— BEGIN SOURCE EXCERPT —
Terence John Nicholl (born 16 September 1952) is an English retired Association football midfielder who played professionally in both England and the United States. He later managed several indoor teams in the United States where he was the 1987 and 1988 American Indoor Soccer Association Coach of the Year.

Playing career
Nicholl's clubs included Crewe Alexandra, Sheffield United and Gillingham, where he made over 180 Football League appearances. In 1981, he moved to the USA where he signed with the Wichita Wings of the Major Indoor Soccer League.  He remained with the Wings until his retirement from playing following an injury-marred 1985–1986 season.
— END SOURCE EXCERPT —
[PROBLEM A]
Render everything in the records from their start down to the line containing "the slender tree trunk at the point at 35,278 <" as a Markdown table with the columns Row and Line, numbering each line and leaving out blank lines and the pictures.
The football biography and the records below it were taken from unrelated sources.
— BEGIN SUPPLIED DATA —
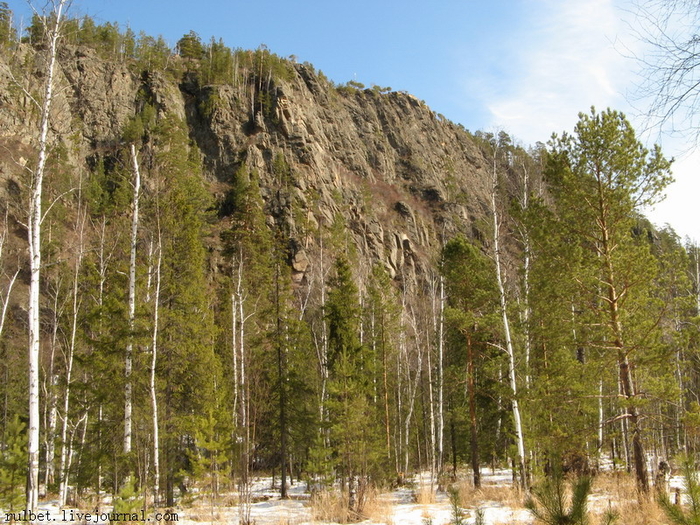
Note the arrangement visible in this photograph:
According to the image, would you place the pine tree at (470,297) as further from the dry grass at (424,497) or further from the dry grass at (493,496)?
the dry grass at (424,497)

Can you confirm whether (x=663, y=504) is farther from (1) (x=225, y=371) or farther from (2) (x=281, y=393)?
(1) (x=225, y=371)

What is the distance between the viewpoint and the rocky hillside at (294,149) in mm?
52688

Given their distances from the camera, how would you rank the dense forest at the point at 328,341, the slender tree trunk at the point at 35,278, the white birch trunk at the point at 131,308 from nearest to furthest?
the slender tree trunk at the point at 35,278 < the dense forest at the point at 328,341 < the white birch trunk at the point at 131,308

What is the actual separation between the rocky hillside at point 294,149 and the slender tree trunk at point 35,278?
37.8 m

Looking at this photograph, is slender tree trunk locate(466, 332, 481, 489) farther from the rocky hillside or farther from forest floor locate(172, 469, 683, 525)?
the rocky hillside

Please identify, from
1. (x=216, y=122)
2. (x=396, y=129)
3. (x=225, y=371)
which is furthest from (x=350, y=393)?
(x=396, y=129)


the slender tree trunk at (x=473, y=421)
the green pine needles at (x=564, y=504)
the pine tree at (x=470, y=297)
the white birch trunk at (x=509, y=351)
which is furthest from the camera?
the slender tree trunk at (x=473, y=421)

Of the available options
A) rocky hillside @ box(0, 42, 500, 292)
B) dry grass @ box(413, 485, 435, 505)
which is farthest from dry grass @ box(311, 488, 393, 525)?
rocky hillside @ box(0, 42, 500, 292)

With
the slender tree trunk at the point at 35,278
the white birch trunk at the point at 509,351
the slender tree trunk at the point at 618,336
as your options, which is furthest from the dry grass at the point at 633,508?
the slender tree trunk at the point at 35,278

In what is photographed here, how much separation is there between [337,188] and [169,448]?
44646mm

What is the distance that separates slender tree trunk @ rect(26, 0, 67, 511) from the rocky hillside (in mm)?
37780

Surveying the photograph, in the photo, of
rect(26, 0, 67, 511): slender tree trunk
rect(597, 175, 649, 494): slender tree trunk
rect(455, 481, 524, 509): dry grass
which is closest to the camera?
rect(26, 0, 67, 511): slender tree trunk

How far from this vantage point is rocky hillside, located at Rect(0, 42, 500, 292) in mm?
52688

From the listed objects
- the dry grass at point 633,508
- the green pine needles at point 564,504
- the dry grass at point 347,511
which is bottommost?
— END SUPPLIED DATA —
[PROBLEM B]
According to the biography of Terence John Nicholl, which team did he sign with after moving to the USA in 1981?

[FULL SOLUTION A]
| Row | Line |
|---|---|
| 1 | Note the arrangement visible in this photograph: |
| 2 | According to the image, would you place the pine tree at (470,297) as further from the dry grass at (424,497) or further from the dry grass at (493,496)? |
| 3 | the dry grass at (424,497) |
| 4 | Can you confirm whether (x=663, y=504) is farther from (1) (x=225, y=371) or farther from (2) (x=281, y=393)? |
| 5 | (1) (x=225, y=371) |
| 6 | What is the distance between the viewpoint and the rocky hillside at (294,149) in mm? |
| 7 | 52688 |
| 8 | Given their distances from the camera, how would you rank the dense forest at the point at 328,341, the slender tree trunk at the point at 35,278, the white birch trunk at the point at 131,308 from nearest to furthest? |
| 9 | the slender tree trunk at the point at 35,278 < the dense forest at the point at 328,341 < the white birch trunk at the point at 131,308 |

[FULL SOLUTION B]
The Wichita Wings of the Major Indoor Soccer League.